** Text segment **
Table 3. Experimental results after pruning two fc layers and fine-tuning
Fig. 3.
figure 3

ROC curves of pruned models, where \(99\%\) of parameters of the fc6 layer are removed.

Experimental results after fine-tuning the pruned models are shown in Table 2. As we can see, after fine-tuning, the results of all pruned models are improved. The best accuracy achieved by the correlation-based method after fine-tuning is up to \(97.58\%\), while the best results of other methods are around \(97.4\%\), which suggests that the correlation criterion provides a better initialization for fine-tuning when certain amount of weights are removed. Also, these results in a way resonate the idea that sparse networks lead to better generalization. However, when it comes to removing \(99\%\) of the parameters in fc6 (384 MB), the activation-based method still gets the best result, which means that this method is a better choice for performing deeper pruning. The ROC curves of the models pruned by different methods are shown in Fig. 3. From these ROC curves we can know the advantage of the activation-based method when pruning a large amount of parameters of the network. Removing \(99\%\) of parameters in fc6 using the proposed method, we can reduce the model size from 553 MB to 128 MB, and the pruned model achieves an accuracy of \(96.57\%\), which is even higher than the baseline model.

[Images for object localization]
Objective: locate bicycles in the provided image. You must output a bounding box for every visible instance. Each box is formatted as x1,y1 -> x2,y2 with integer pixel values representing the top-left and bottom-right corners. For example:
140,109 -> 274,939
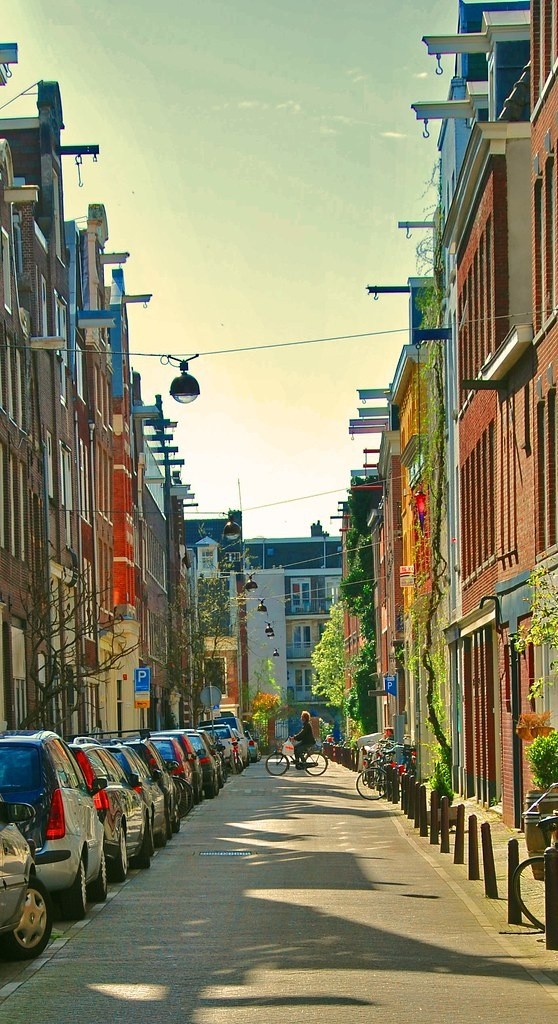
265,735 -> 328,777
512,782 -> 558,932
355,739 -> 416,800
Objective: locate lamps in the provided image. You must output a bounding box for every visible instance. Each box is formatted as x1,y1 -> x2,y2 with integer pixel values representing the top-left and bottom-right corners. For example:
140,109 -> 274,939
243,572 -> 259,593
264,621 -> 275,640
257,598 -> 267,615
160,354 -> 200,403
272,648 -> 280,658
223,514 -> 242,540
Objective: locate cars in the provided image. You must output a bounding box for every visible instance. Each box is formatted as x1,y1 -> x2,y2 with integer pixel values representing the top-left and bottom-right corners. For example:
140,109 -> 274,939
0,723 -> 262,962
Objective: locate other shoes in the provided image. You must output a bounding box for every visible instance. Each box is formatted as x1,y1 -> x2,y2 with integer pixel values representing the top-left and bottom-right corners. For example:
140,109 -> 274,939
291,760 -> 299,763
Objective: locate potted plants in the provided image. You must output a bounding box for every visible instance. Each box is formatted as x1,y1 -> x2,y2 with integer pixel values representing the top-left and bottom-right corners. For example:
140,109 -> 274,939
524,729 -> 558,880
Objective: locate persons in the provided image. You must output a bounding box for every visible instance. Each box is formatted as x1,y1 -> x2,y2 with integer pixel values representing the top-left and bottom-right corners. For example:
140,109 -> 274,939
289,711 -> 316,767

--

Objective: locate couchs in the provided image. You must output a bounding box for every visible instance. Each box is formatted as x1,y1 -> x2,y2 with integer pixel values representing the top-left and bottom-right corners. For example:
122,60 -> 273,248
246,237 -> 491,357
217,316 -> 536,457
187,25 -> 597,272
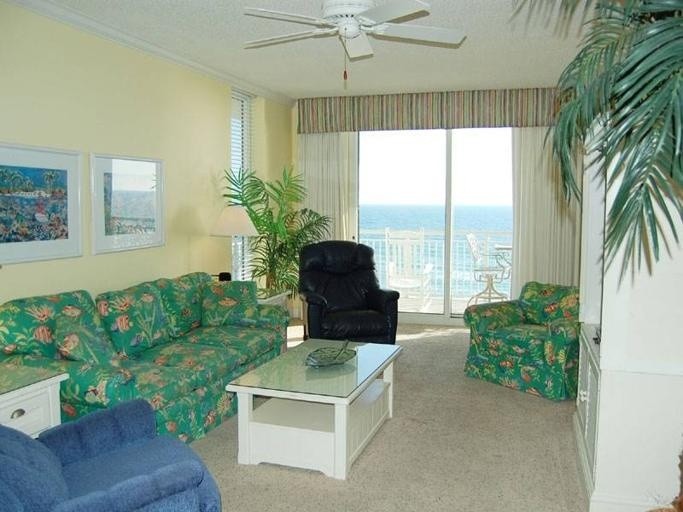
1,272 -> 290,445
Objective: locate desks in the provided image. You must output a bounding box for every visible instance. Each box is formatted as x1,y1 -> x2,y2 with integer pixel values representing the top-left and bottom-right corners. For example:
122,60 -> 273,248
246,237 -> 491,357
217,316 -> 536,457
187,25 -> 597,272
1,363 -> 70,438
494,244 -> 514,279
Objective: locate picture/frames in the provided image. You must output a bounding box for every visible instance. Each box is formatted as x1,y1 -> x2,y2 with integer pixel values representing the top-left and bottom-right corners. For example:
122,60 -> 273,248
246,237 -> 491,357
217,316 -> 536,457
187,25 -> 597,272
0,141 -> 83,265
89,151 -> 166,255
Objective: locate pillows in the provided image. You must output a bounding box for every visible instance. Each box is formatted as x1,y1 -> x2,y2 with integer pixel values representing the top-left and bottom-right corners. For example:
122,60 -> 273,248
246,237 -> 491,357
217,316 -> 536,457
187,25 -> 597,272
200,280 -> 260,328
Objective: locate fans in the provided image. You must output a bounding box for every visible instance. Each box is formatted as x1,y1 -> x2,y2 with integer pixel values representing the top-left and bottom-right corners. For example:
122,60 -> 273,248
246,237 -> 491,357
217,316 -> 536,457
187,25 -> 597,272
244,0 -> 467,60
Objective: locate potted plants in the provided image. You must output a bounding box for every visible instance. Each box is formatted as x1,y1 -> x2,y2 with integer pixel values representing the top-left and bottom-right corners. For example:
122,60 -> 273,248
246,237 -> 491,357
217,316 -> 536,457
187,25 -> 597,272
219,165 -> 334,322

** Exercise tasks **
A – Reproduce the pruning passage from "Table 3. Experimental" up to and including "layer are removed.".
B – For each of these statements, answer yes or no according to the pruning passage, and quote the words of the passage that decide it: (i) Fine-tuning improved the results of every pruned model. (ii) When 99% of the fc6 parameters are removed, the correlation-based method gives the best result. (iii) The pruned model's accuracy is lower than that of the baseline model.

** Answers to this exercise **
A –
Table 3. Experimental results after pruning two fc layers and fine-tuning
Fig. 3.
figure 3

ROC curves of pruned models, where \(99\%\) of parameters of the fc6 layer are removed.

B –
(i) Yes: "after fine-tuning, the results of all pruned models are improved."
(ii) No: "the activation-based method still gets the best result"
(iii) No: "which is even higher than the baseline model."